# A Thursday in MinneSNOWta



## GreenStuff (Mar 12, 2014)

Too funny not to share for my fellow MN plowers. Who else can relate?


----------



## TKLAWN (Jan 20, 2008)

Hopefully we don't see this anymore this season. 
Snowy and cold winter to say the least.


----------



## NorthernProServ (Nov 26, 2013)

Nice pic! ! !


----------



## potskie (Feb 9, 2011)

Couldn't resist.


----------



## Camden (Mar 10, 2007)

potskie;1790914 said:


> Couldn't resist.


A long time ago I read the story behind that pic but I can't remember it now. Any chance you know?


----------



## IPLOWSNO (Oct 11, 2008)

Yea I can our plows do the same thing, but at first they left a gap and I could get around them, then they tightned up! Trapping me behind them!!

So I got off an exit and raced them thru the other side, I made it even taped it lol people must of been pissed seeing me do it!! It was priceless


----------



## potskie (Feb 9, 2011)

Camden;1790921 said:


> A long time ago I read the story behind that pic but I can't remember it now. Any chance you know?


I believe it's drifting on the south Labrador highway. You know the usual there lol


----------



## SnowGuy73 (Apr 7, 2003)

GreenStuff;1783923 said:


> Too funny not to share for my fellow MN plowers. Who else can relate?


I think I've seen that picture 421 times in my life.... 401 times are from this season alone!


----------



## Grassman09 (Mar 18, 2009)

GreenStuff;1783923 said:


> Too funny not to share for my fellow MN plowers. Who else can relate?

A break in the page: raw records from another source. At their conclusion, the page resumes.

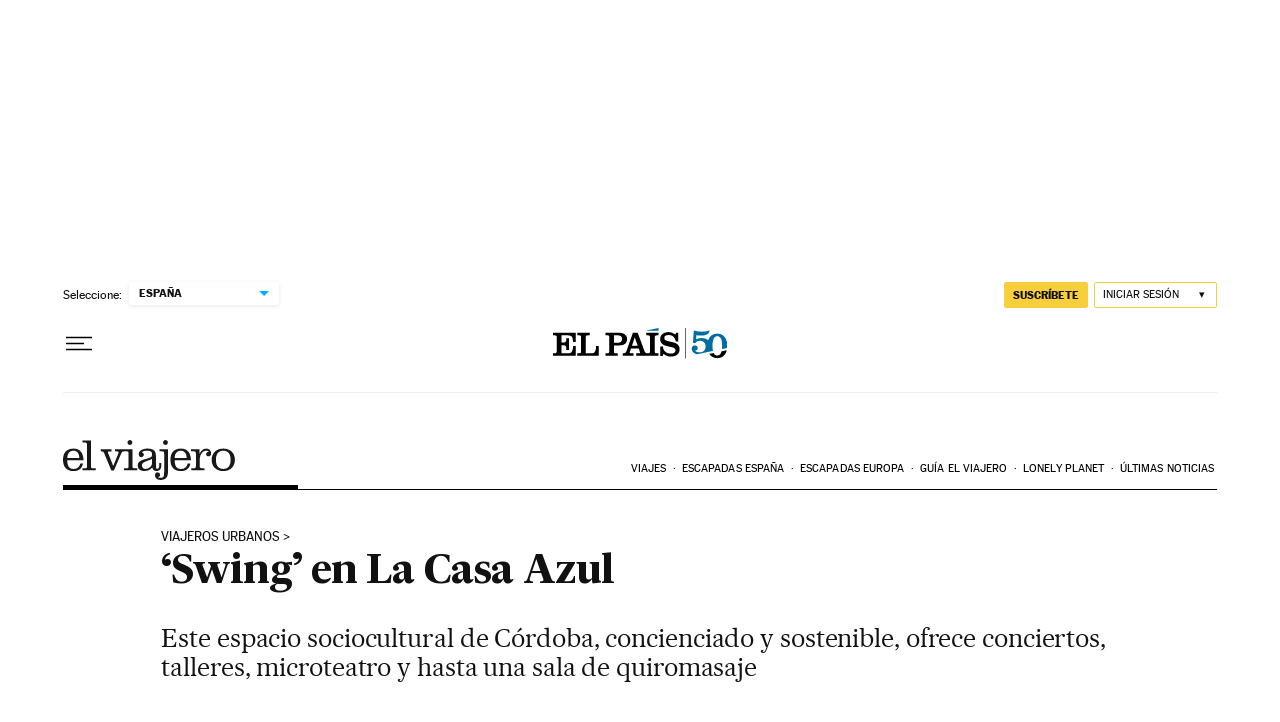

--- FILE ---
content_type: application/javascript; charset=utf-8
request_url: https://fundingchoicesmessages.google.com/f/AGSKWxWIiwcGcJgq1LUSYGDyq7CABUhrVP9vCdF6ESXo6m89DGoZpO4H-YkXd_fwXhdJgy59JA85wZRMR9qZQ_CUi6PK5lvTX9zSJBLN0FevkSXzGPi7EyxDDI-x_JUFS7mIKtuFt80YRNTp75qZK0ScdOjsvfvOv0_yeRY0sLvoHsd_9XpUyELEb9S0O-9D/_/adlink_/ads/square._advertisment./livejasmine03./adbuddy.
body_size: -1290
content:
window['a292f37c-39e6-4a80-b6b6-5d33b2d1d5c1'] = true;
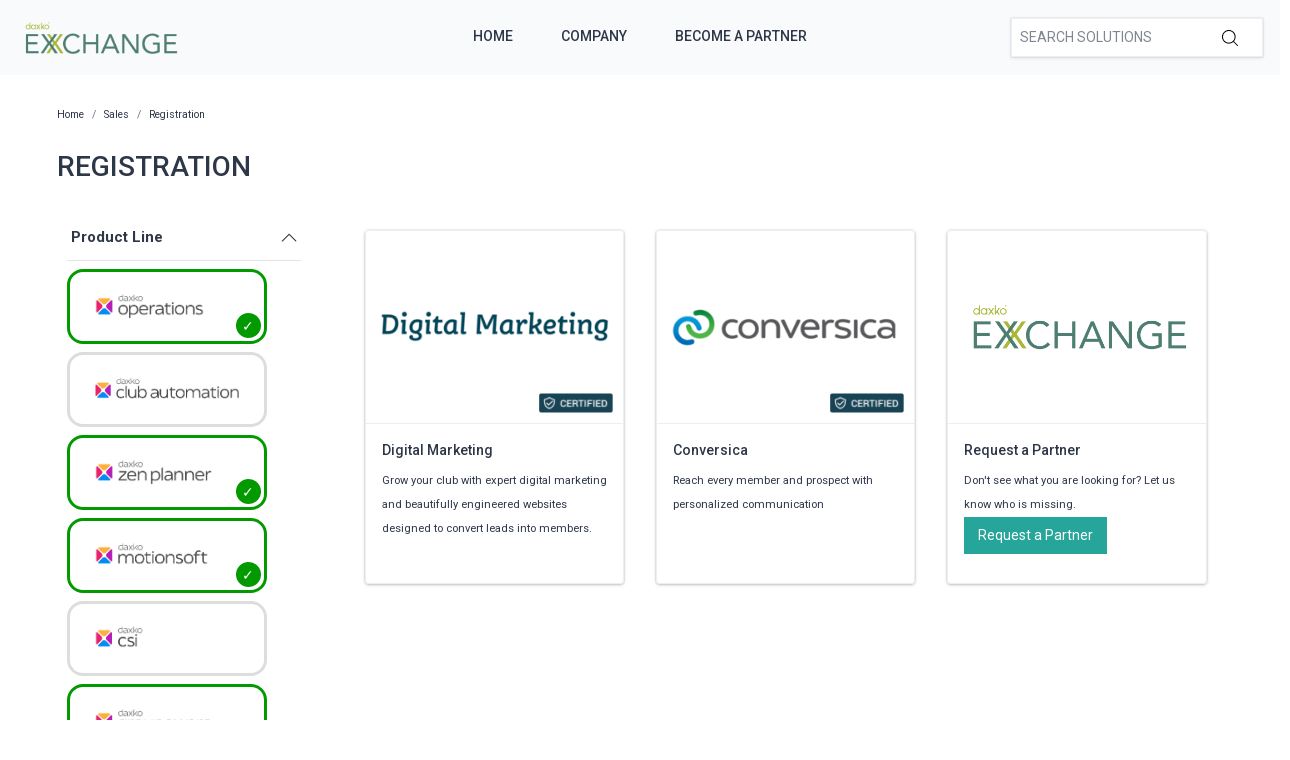

--- FILE ---
content_type: text/plain
request_url: https://www.google-analytics.com/j/collect?v=1&_v=j102&a=978139882&t=pageview&_s=1&dl=https%3A%2F%2Fexchange.daxko.com%2Ft%2Fcategories%2Fsales%2Fregistraion%3Fproductline%3D13%252C2%252C3%252C10&ul=en-us%40posix&dt=Registration%20-%20Daxko%20Exchange&sr=1280x720&vp=1280x720&_u=YEBAAEABAAAAACAAI~&jid=1065266612&gjid=652187720&cid=507809716.1767602136&tid=UA-177008367-1&_gid=1363002313.1767602136&_r=1&_slc=1&gtm=45He5ca1n81KDF8WNHv832342828za200zd832342828&gcd=13l3l3l3l1l1&dma=0&tag_exp=103116026~103200004~104527907~104528501~104684208~104684211~105391252~115583767~115616985~115938466~115938469~116184927~116184929~116251938~116251940~116682877&z=298070458
body_size: -451
content:
2,cG-DD3TYKJ59J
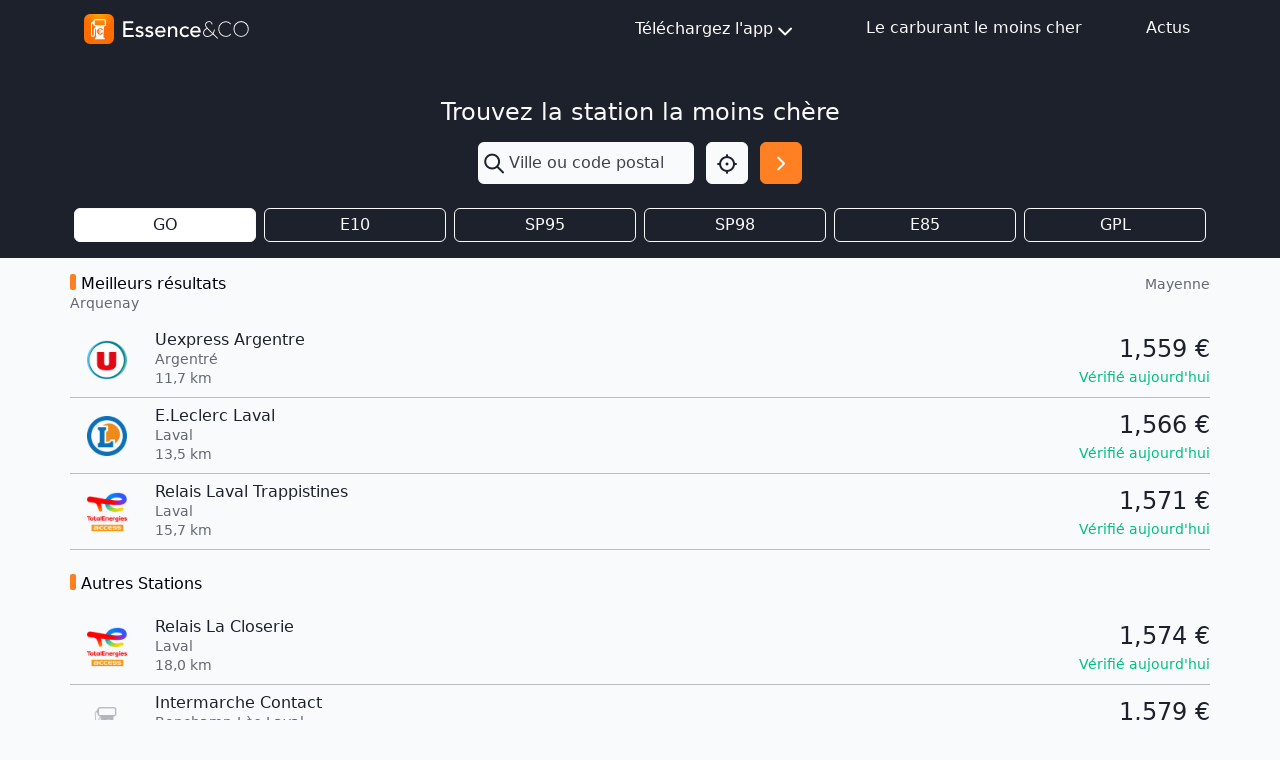

--- FILE ---
content_type: text/html; charset=utf-8
request_url: https://www.google.com/recaptcha/api2/aframe
body_size: 268
content:
<!DOCTYPE HTML><html><head><meta http-equiv="content-type" content="text/html; charset=UTF-8"></head><body><script nonce="X6eCIFzhR_XuZFOxNglxag">/** Anti-fraud and anti-abuse applications only. See google.com/recaptcha */ try{var clients={'sodar':'https://pagead2.googlesyndication.com/pagead/sodar?'};window.addEventListener("message",function(a){try{if(a.source===window.parent){var b=JSON.parse(a.data);var c=clients[b['id']];if(c){var d=document.createElement('img');d.src=c+b['params']+'&rc='+(localStorage.getItem("rc::a")?sessionStorage.getItem("rc::b"):"");window.document.body.appendChild(d);sessionStorage.setItem("rc::e",parseInt(sessionStorage.getItem("rc::e")||0)+1);localStorage.setItem("rc::h",'1767993887959');}}}catch(b){}});window.parent.postMessage("_grecaptcha_ready", "*");}catch(b){}</script></body></html>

And they all have there spinners going hammering down the salt. Each additional truck picks up half of each others salt with there plow.


----------



## Landcare - Mont (Feb 28, 2011)

potskie;1790951 said:


> I believe it's drifting on the south Labrador highway. You know the usual there lol


That was from here:

http://www.thedieselgypsy.com/Labrador Snow.htm


----------



## grandview (Oct 9, 2005)




----------



## cbservicesllc (Aug 5, 2011)

grandview;1791400 said:


>


Wait... there's a meanwhilein website???? Seriously though... if this picture were to happen here I'd quit...


----------



## Camden (Mar 10, 2007)

Landcare - Mont;1791398 said:


> That was from here:
> 
> http://www.thedieselgypsy.com/Labrador Snow.htm


Very cool. How do you think the trackhoe knows where the roads is as he digs? I'm sure it's not a straight road.


----------



## NorthernProServ (Nov 26, 2013)

GreenStuff;1783923 said:


> Too funny not to share for my fellow MN plowers. Who else can relate?


But damn, we are driving some old trucks!


----------



## scott3430 (Dec 28, 2010)

I'm ready for spring. But come November, these pics are exciting to see.


----------



## IPLOWSNO (Oct 11, 2008)

There's money to be made shoveling roofs you just need to be 20 to do it!!


----------



## grandview (Oct 9, 2005)

IPLOWSNO;1792334 said:


> There's money to be made shoveling roofs you just need to be 20 to do it!!


And closer to the ground.


----------